A la faveur de la grande vague de transformation de l'économie chinoise en une économie de marché qui a submergé la Chine depuis les années 90, la collusion entre le monde de la politique et des affaires est devenu un phénomène répandu, aussi bien dans les secteurs minier, immobilier, financier que dans celui de l'énergie. Le rôle exercé par l'entreprise individuelle a été minimisé. Des entreprises publiques en situation de monopole ainsi que de nombreuses entreprises privées très puissantes jouissant de l'appui de fonctionnaires ont engrangé des profits exorbitants et ont recherché des retours sur investissement illégaux, appuyées et protégées par le parapluie des pouvoirs publics.

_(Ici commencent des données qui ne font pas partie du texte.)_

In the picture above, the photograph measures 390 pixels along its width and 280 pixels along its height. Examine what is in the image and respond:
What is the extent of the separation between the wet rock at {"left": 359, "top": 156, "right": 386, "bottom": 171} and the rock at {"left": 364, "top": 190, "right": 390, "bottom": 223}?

Les groupes d'intérêts particuliers affirment leur puissance en prenant possession des ressources naturelles et en ralliant des porte-paroles politiques et des spécialistes pour en faire les avocats de leurs pratiques. Ainsi ont-ils réussi à se forger une légitimité idéologique, au nom de la "sécurité économique nationale" ou de la "sécurité de la production". Ils jouent tantôt des "usages internationaux", tantôt des "spécificités chinoises" pour exploiter le consommateur.

L'alliance du pouvoir et du capital génère de la corruption, un capitalisme oligarchique qui permet à des groupes influents d'accaparer les fruits de la croissance économique. Depuis 1999, la croissance chinoise s'est accompagnée d'une baisse continue de la part des salaires dans le PIB.